Well, luckily for investors, recent research has uncovered additional factors that drive stock returns. And like their predecessors, these new factors can be used to improve returns. In essence, they’ve figured out how to build a better mousetrap.
So what are these new factors and how can they help?
The first new factor is called Gross Profitability. Researchers discovered that companies with certain types of profits and certain other attributes tended to outperform companies without them. (Basically, researchers were able to crack Warren Buffett’s code. It turns out that Buffett’s genius wasn’t in his ability to pick stocks but to discover an unknown factor and ride it as much as possible.)

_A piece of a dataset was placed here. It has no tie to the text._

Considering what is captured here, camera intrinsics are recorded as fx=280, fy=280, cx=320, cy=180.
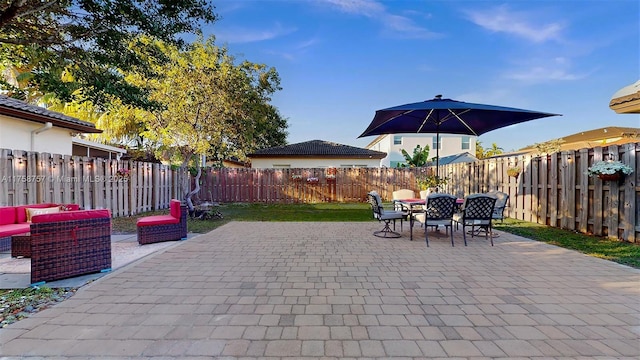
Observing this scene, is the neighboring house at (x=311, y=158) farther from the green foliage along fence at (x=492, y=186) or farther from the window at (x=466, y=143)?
the window at (x=466, y=143)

A study by University of Rochester finance professor Robert Novy-Marx showed that firms with the top amount of gross profitability earned 0.31 percent per month higher average return than firms with the least amount of gross profitability.
In addition, Novy-Marx showed that the gross profitability factor mixed extremely well with the value factor. That’s because the gross profitability factor tends to do well when the value factor is doing poorly and vice versa. (In statistics parlance, they are negatively correlated, which is the Holy Grail of portfolio design.)
For example, Novy-Marx showed that the monthly average returns to the profitability and value strategies are 0.31 and 0.41 percent per month, respectively, with standard deviations of 2.94 and 3.27 percent. However, an investor running the two strategies together would almost capture both strategies’ returns (0.71 percent per month) with no additional risk (2.89 percent).
Higher returns for an equal amount of risk. When it comes to investing, that’s about as good as it gets. (Granted, in the real world, we won’t be able to capture the entire gross profitability factor – much like we’re only able to capture around 50 to 60 percent of the value factor – so our returns will be less than shown by Novy-Marx. However, half of a good thing is still a lot better than nothing at all.)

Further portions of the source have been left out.